Projeto de lei propõe punição mais rígida para casos de vicaricídio no Brasil

Crime busca atingir emocionalmente a mulher por meio da morte de filhos e passa a ganhar atenção no debate legislativo

Por

O Congresso Nacional passou a discutir um projeto de lei que endurece as penas para o crime de vicaricídio, uma prática extrema de violência que ainda não possui tipificação específica no ordenamento jurídico brasileiro. O tema vem ganhando relevância no debate público por envolver casos de assassinato de filhos com o objetivo de causar sofrimento emocional à mãe.

O vicaricídio ocorre quando o agressor utiliza a morte de crianças ou pessoas próximas à mulher como forma de punição, controle ou vingança.

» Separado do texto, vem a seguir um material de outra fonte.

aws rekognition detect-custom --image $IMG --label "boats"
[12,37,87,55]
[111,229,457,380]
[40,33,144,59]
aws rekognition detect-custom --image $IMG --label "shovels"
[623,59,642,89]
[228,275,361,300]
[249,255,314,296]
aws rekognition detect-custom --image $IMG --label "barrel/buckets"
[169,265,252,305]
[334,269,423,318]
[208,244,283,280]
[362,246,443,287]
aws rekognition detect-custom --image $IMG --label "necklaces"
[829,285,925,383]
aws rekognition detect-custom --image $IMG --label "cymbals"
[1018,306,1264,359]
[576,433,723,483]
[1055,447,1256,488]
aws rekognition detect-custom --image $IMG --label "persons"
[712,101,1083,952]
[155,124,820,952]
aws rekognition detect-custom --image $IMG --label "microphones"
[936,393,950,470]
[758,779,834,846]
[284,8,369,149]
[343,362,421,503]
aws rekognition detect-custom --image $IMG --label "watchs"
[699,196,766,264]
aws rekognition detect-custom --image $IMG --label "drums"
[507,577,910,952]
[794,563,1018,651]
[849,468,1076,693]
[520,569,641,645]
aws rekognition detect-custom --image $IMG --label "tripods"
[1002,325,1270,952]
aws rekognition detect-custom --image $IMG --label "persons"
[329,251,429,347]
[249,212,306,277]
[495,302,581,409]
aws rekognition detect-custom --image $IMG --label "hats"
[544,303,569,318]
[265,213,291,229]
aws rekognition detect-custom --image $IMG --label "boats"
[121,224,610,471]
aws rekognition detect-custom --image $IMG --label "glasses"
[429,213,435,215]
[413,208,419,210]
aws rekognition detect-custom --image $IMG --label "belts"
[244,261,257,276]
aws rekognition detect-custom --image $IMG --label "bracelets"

Especialistas apontam que esse tipo de crime está, em grande parte, inserido em contextos de violência doméstica, disputas familiares ou processos de separação marcados por histórico de ameaças e agressões anteriores.

Atualmente, episódios classificados como vicaricídio são enquadrados como homicídio qualificado, sem considerar de maneira específica a motivação de atingir a mulher de forma indireta. Para os defensores do projeto, essa abordagem não reflete adequadamente a gravidade do crime nem sua relação direta com a violência de gênero.

A proposta em debate busca reconhecer o vicaricídio como circunstância agravante ou modalidade com tratamento penal diferenciado, permitindo a aplicação de punições mais severas quando for comprovada a intenção do agressor de causar sofrimento psicológico à mãe por meio da morte dos filhos.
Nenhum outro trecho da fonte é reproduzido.